CLINICAL OBSERVATIONS

 

Slam brings together intra-psychic, relational, social, sexual, and cultural dimensions in a striking way. Indeed, slam emerges in social spaces—clubs, parties. It does not first appear in the bedroom, although its practice then leads to a change of scene from the public recreational space to the private space of an apartment. Jérémie, 32, explains: “At first, I used GHB 4 in clubs, like everyone else, and then when I saw that it helped me sexually to take more pleasure, I started using it during hookups at home too. That’s where one day someone offered me meph 5; I tried it and since then I only use that.”

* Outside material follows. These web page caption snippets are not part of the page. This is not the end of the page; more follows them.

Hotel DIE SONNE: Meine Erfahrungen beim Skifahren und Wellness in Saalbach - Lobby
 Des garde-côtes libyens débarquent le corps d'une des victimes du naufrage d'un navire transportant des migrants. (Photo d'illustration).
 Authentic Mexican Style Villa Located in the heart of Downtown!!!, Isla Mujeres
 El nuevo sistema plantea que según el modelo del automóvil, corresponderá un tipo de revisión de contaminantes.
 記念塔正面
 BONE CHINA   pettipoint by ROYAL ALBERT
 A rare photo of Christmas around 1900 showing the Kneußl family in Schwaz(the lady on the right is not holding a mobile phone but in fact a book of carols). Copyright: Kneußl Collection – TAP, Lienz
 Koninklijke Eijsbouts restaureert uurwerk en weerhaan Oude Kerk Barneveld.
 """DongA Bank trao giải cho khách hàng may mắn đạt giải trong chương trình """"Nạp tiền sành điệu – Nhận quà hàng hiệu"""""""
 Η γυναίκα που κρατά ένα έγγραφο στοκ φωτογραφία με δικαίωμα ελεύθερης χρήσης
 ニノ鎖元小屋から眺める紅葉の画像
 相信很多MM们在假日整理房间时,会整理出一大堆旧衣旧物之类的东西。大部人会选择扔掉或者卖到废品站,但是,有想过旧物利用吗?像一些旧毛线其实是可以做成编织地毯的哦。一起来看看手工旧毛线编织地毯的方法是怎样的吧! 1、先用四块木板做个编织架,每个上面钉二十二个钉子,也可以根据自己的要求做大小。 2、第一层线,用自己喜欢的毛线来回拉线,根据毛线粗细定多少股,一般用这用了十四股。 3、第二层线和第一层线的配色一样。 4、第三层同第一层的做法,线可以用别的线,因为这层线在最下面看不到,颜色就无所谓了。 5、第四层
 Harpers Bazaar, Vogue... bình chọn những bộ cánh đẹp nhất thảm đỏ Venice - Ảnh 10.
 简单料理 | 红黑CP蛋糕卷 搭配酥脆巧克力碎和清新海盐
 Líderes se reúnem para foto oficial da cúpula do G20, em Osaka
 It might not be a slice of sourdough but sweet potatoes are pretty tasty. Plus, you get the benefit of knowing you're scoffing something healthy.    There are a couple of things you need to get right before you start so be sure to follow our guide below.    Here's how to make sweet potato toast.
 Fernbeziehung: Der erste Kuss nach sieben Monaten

The practice of slam causes psychic and physical damage from the very beginning of consumption. The practice of intravenous injection requires technical knowledge and habits that slam enthusiasts do not have at the time of their initiation, nor does the gay scene possess much in comparison to other communities—free-parties, squats—where recommendations for harm reduction injection practices have been circulating for many years 6. There are therefore immediate risks of infection, of conta-

mination by HIV or hepatitis (C, in particular), but also somatic damage to the venous system 7, and side effects of the injection on the respiratory or cardiac systems 8. Almost as quickly as the somatic risks, psychic effects appear during the “comedown,” which often proves painful for inexperienced users and even sometimes for regulars. Patients describe moments of “paranoia,” of

“depression” following, on the negative side, the positive effects previously felt, such as “unprecedented enjoyment and communion with the partner,” or a “pushing of boundaries.”

The real-time discovery that patients make in these experiences, which are still poorly understood by specialists, requires the clinician to perform work in cataloging and providing information on practices, effects, and problems encountered, which must be problematized and shared among all possible partners: addictologists, psychiatrists, expert users, sociologists, etc.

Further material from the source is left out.